Cada verano resurge el debate sobre la conveniencia de dormir con el aire acondicionado encendido. El cardiólogo José Abellán señala que el cuerpo humano está intrínsecamente diseñado para que su temperatura central descienda de forma natural durante la noche, un proceso biológico clave para iniciar y mantener un sueño profundo. El uso artificial y constante de sistemas de climatización puede interferir significativamente con esta delicada sincronización.
La Fisiología del Descanso y la Temperatura Corporal
La ciencia del sueño ha documentado extensamente la relación entre la temperatura corporal y la calidad del descanso. Un ligero descenso en la temperatura central del cuerpo actúa como una señal biológica que facilita la transición hacia el sueño. El aire acondicionado, si se utiliza de manera moderada, puede apoyar este proceso natural.
Sin embargo, un uso excesivo o inadecuado puede distorsionar esta señal. La diferencia crucial reside en la moderación y en el respeto a los ritmos circadianos del organismo. Organismos sanitarios en España, como la Sociedad Española de Neumología y Cirugía Torácica (SEPAR), recomiendan mantener las temperaturas nocturnas entre 22 y 24 grados Celsius.
El Error Común: Temperaturas Extremas
Uno de los errores más habituales al utilizar el aire acondicionado para dormir es establecer temperaturas excesivamente bajas, a menudo entre 18 y 19 grados. Si bien esto puede proporcionar un alivio inmediato ante el calor, a largo plazo puede acarrear consecuencias negativas.
Estas incluyen la sequedad de las mucosas, irritación de garganta, congestión nasal y la fragmentación del sueño a través de microdespertares. Muchas personas experimentan síntomas como boca seca o una sensación similar a la de un resfriado al despertar, sin ser conscientes de que el uso del climatizador es el causante.
Impacto en la Humedad Ambiental y las Defensas Naturales
La SEPAR también destaca que los sistemas de aire acondicionado tienden a deshumidificar el ambiente. Una caída drástica en la humedad relativa, por debajo del 35%, puede comprometer la eficacia de las defensas naturales de las vías respiratorias superiores, haciéndolas más vulnerables a la acción de partículas y microorganismos patógenos.

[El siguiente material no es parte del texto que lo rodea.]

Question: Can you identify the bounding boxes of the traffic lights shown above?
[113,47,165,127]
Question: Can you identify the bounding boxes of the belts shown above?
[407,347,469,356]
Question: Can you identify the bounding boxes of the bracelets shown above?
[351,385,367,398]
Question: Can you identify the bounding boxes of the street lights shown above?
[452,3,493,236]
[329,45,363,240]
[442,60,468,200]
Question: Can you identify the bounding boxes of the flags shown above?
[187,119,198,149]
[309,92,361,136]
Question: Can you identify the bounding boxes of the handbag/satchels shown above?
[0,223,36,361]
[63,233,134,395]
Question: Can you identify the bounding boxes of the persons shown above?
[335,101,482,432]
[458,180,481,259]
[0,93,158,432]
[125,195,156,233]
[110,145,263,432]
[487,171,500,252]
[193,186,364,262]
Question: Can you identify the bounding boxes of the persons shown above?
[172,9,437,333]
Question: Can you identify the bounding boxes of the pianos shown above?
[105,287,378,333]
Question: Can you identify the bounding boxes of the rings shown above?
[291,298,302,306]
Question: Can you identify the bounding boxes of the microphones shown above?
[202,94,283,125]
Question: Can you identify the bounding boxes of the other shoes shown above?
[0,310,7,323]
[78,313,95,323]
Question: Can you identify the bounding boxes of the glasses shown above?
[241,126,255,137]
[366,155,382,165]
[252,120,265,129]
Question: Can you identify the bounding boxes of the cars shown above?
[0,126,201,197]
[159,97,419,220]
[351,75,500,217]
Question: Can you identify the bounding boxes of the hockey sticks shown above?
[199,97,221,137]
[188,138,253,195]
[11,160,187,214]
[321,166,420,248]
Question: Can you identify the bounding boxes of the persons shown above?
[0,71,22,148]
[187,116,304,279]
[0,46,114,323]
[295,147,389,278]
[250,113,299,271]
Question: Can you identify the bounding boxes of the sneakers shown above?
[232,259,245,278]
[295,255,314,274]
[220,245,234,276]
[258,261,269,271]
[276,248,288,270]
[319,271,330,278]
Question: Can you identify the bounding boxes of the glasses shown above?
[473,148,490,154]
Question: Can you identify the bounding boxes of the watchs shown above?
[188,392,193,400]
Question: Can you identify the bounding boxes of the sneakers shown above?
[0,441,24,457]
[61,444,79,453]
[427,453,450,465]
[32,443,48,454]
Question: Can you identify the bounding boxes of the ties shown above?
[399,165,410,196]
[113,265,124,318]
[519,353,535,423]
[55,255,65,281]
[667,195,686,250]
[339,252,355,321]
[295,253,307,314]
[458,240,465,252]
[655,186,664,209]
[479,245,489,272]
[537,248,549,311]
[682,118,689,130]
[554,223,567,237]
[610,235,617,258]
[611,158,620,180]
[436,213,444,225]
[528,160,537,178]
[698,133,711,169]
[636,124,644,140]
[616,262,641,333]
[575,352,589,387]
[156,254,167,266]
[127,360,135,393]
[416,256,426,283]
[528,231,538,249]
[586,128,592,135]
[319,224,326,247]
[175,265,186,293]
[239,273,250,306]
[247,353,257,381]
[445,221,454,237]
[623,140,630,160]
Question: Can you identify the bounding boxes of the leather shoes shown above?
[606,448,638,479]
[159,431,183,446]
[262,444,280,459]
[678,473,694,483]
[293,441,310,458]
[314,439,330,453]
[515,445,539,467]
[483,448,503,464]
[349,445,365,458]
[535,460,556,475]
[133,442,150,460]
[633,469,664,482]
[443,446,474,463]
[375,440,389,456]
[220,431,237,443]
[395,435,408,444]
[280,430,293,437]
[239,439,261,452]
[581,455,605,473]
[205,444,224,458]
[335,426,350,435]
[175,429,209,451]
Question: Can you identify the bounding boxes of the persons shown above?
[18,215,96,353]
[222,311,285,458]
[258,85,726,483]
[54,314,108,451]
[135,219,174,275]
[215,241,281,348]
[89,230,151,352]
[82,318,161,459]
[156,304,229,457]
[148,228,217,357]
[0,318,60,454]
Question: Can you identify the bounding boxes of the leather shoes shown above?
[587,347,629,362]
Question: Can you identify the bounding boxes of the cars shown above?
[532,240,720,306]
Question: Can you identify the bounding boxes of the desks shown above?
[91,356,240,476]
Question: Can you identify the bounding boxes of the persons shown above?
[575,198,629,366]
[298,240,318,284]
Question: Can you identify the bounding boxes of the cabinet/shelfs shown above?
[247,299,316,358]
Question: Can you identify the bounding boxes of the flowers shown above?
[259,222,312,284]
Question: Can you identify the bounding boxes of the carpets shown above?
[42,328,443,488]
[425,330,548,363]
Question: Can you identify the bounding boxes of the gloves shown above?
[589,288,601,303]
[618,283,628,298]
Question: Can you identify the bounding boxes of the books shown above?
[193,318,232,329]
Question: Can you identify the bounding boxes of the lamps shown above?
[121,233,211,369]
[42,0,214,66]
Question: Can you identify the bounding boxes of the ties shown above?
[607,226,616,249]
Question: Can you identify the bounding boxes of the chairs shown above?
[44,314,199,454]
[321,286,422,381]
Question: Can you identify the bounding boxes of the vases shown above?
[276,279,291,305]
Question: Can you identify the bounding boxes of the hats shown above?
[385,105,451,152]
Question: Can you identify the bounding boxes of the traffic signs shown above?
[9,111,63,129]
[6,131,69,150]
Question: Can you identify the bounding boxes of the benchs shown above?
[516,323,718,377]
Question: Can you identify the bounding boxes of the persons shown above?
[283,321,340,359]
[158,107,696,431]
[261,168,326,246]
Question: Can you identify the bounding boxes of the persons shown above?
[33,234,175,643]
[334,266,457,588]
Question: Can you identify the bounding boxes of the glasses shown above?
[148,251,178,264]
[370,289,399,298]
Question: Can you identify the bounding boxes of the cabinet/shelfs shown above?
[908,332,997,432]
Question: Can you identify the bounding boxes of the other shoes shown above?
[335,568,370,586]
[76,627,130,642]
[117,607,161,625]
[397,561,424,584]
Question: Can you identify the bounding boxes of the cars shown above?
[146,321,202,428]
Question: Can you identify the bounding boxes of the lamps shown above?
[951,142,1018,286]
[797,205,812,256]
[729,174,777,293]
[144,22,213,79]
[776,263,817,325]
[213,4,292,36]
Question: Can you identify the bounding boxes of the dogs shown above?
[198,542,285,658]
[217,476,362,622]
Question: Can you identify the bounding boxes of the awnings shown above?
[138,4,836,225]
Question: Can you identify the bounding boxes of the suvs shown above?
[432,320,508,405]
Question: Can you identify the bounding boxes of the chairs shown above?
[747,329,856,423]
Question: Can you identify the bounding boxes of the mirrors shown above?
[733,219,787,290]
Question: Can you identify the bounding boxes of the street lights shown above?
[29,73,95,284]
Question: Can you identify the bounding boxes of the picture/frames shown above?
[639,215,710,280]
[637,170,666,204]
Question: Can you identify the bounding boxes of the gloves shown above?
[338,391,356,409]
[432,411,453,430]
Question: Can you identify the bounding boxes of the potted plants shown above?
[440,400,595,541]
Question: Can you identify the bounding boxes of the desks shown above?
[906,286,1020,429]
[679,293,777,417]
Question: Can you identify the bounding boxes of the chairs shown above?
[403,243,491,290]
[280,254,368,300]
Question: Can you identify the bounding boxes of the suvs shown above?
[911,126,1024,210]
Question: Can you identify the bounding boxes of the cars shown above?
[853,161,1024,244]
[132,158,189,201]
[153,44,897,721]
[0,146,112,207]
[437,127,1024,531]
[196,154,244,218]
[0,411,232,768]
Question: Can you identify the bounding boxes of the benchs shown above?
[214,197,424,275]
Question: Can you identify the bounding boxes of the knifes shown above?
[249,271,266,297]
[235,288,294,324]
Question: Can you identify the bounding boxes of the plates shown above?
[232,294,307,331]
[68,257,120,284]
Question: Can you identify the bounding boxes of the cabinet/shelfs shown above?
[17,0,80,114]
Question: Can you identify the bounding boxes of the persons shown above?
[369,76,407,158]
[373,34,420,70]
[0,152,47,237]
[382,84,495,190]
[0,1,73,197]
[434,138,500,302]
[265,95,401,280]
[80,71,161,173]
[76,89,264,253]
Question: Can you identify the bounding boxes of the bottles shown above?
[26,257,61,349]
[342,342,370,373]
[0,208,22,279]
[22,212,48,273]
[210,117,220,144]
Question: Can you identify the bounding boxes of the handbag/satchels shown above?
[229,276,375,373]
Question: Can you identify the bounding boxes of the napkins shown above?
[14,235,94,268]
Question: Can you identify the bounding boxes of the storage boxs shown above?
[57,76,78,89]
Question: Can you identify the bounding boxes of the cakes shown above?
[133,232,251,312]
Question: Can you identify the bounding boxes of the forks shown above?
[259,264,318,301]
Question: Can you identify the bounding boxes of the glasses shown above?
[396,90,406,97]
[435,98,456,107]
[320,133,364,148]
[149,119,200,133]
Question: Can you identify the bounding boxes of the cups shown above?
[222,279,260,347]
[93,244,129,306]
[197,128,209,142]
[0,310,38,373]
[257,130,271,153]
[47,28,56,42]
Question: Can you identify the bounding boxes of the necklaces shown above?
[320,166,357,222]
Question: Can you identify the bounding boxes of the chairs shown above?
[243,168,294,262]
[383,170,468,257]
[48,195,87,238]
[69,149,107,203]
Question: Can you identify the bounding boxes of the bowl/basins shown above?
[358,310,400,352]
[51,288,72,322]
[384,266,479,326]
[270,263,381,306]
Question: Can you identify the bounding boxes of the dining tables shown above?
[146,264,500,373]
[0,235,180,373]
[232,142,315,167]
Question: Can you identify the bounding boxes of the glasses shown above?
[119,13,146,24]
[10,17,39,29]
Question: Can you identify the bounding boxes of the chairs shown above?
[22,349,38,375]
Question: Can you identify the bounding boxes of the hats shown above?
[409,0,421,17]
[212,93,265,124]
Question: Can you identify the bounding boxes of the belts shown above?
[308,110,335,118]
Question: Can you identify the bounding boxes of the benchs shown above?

Recomendaciones de Uso y Alternativas
El consenso sanitario promueve un uso inteligente del aire acondicionado, no su prohibición. Las pautas generales incluyen mantener temperaturas moderadas (22-24 °C), evitar la exposición directa al flujo de aire, asegurar una humedad ambiental del 35-60%, y realizar limpiezas periódicas de los filtros.
Se aconseja también el uso de modos nocturnos o temporizadores que permitan un ligero aumento de la temperatura durante la madrugada, adaptándose así mejor al ciclo natural del cuerpo. Alternativas como el uso de ventiladores tras una bajada inicial de temperatura o métodos que favorecen la disipación natural del calor corporal, como enfriar muñecas o humedecer ligeramente la ropa de cama, se presentan como estrategias complementarias y fisiológicamente alineadas.